While there is no cure for asthma, it can be managed with medications and lifestyle changes. Treatment typically involves daily controller medications to prevent symptoms, as well as rescue inhalers or nebulizers to deliver medication directly to your lungs during flare-ups. Avoiding known triggers also helps reduce symptoms.

What causes asthma?

The exact cause of asthma is not known, but it likely results from a combination of genetic and environmental factors:

  • Genetic factors: Family history of asthma or allergic conditions (hay fever, eczema) increases risk.
  • Environmental allergens: Pollen, dust mites, mold, pet dander, and cockroach droppings can trigger or worsen asthma.
  • Respiratory infections: Early childhood viral infections can inflame airways and increase reactivity.
  • Occupational/environmental irritants: Secondhand smoke, chemical fumes, poor air quality, and strong odors.
  • Early childhood exposures: Tobacco smoke and pollutants during development increase later asthma risk.
  • Obesity: May contribute via inflammation and altered lung mechanics.
  • Stress: Emotional stress can trigger or worsen symptoms in some individuals.

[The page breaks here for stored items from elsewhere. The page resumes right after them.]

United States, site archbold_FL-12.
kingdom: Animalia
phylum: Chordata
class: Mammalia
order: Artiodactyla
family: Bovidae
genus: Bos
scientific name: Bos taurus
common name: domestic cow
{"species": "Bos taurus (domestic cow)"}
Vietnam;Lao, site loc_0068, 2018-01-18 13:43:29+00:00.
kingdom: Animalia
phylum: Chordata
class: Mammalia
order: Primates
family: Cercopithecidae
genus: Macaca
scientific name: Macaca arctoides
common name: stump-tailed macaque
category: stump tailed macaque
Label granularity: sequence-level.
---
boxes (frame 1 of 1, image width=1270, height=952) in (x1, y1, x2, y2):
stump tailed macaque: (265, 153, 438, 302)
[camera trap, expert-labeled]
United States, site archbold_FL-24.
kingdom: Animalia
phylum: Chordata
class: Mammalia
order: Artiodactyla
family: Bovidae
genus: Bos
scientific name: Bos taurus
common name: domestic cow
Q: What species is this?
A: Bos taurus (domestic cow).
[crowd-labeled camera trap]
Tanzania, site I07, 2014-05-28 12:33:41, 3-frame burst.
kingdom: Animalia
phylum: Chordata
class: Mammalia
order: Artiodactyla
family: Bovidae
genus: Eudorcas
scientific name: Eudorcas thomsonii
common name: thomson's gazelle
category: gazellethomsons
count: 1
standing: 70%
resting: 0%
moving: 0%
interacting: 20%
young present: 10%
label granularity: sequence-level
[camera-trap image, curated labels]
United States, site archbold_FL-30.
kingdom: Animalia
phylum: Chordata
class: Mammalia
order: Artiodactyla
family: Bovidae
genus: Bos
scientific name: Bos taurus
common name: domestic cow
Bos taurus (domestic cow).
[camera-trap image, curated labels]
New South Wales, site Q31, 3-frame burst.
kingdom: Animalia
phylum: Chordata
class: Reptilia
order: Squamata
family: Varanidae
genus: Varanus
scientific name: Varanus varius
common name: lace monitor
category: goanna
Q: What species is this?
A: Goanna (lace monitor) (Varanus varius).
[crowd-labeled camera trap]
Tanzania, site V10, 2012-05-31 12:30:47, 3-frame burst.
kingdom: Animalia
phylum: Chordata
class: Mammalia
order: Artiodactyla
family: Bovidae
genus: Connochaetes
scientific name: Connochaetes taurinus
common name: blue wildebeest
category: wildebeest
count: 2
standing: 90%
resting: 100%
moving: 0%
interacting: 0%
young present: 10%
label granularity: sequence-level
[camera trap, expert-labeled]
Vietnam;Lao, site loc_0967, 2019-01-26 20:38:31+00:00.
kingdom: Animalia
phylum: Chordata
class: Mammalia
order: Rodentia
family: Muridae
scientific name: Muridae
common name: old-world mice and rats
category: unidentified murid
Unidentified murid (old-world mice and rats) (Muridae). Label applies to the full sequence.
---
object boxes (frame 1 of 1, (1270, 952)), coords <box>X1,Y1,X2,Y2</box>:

What are the symptoms of asthma?

  • Shortness of breath: Difficulty breathing, ranging from mild to severe, at rest or during activity.
  • Wheezing: High-pitched whistling sound on exhale (and sometimes inhale).
  • Coughing: Persistent cough, often worse at night or early morning; may be dry or productive.
  • Chest tightness: Sensation of pressure or constriction in the chest.
  • Difficulty sleeping: Symptoms like coughing and wheezing can disrupt sleep.
  • Fatigue: Increased effort to breathe can cause low energy levels.

Some people experience asthma in specific contexts:

  • Exercise-induced asthma: Triggered by physical activity, especially in cold, dry air.
  • Occupational asthma: Caused by workplace irritants like chemical gases, fumes, or dust.
  • Allergy-induced asthma: Triggered by airborne allergens such as pollen, mold, or pet dander.

How is asthma diagnosed?

  • Medical history: Review of symptoms, triggers, personal and family history of allergies or respiratory conditions.
  • Physical exam: Listening to lungs for wheezing and ruling out other causes.
  • Lung function tests (PFTs): Spirometry measures how much and how quickly you can exhale air.
  • Peak flow monitoring: Handheld device tracks exhalation speed over time.
  • Allergy testing: Skin prick or blood tests identify specific allergic triggers.
  • Additional tests: Chest X-ray, CT scan, or evaluation for conditions like GERD or vocal cord dysfunction to exclude other causes.

Based on these assessments, your healthcare provider will confirm an asthma diagnosis and develop a management plan.

How is asthma treated?

Treatment aims to control symptoms, prevent attacks, and maintain lung function:

Medications

  • Quick-relief (rescue) medications: Short-acting beta-agonists (e.g., albuterol) relax airway muscles during an attack.
  • Controller medications: Daily inhaled corticosteroids (e.g., fluticasone, budesonide) and long-acting beta-agonists reduce inflammation and prevent symptoms.
  • Leukotriene modifiers: Oral medications (e.g., montelukast) that reduce airway inflammation.
  • Biologic therapies: Injected or infused treatments (e.g., mepolizumab, omalizumab) for severe asthma not controlled by other medications.
  • Oral corticosteroids: Short-term use to quickly reduce inflammation during severe exacerbations.
  • Allergy immunotherapy: Allergy shots to decrease sensitivity to specific triggers over time.

Lifestyle and management strategies

  • Avoiding triggers: Identify and minimize exposure to allergens and irritants.
  • Healthy habits: Maintain a healthy weight, quit smoking, manage stress, and exercise regularly.
  • Asthma action plan: Written plan from your provider outlining daily management and steps for flare-ups.
  • Regular monitoring: Track symptoms, peak flow readings, and medication use; attend follow-up visits.
  • Emergency preparedness: Know when to seek immediate care for severe attacks requiring rescue medications or hospitalization.

With proper treatment and self-management, most people with asthma can live active, symptom-free lives.